> Exercise: Copy every item below word for word, keeping each line as it appears.

> Material:
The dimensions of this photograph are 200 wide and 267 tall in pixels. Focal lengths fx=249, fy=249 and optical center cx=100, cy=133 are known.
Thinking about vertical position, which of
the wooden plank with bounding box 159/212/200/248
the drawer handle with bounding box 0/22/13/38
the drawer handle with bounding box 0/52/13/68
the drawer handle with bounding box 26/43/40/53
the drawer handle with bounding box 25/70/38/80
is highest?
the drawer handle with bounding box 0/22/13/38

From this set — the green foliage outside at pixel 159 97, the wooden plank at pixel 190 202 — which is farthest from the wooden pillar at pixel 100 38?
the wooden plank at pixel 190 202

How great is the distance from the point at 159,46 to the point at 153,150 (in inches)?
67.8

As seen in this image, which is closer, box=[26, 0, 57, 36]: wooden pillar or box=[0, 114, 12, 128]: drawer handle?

> Written response:
The dimensions of this photograph are 200 wide and 267 tall in pixels. Focal lengths fx=249, fy=249 and optical center cx=100, cy=133 are known.
Thinking about vertical position, which of
the wooden plank with bounding box 159/212/200/248
the drawer handle with bounding box 0/22/13/38
the drawer handle with bounding box 0/52/13/68
the drawer handle with bounding box 26/43/40/53
the drawer handle with bounding box 25/70/38/80
is highest?
the drawer handle with bounding box 0/22/13/38

From this set — the green foliage outside at pixel 159 97, the wooden plank at pixel 190 202 — which is farthest from the wooden pillar at pixel 100 38?
the wooden plank at pixel 190 202

How great is the distance from the point at 159,46 to the point at 153,150 (in inches)?
67.8

As seen in this image, which is closer, box=[26, 0, 57, 36]: wooden pillar or box=[0, 114, 12, 128]: drawer handle?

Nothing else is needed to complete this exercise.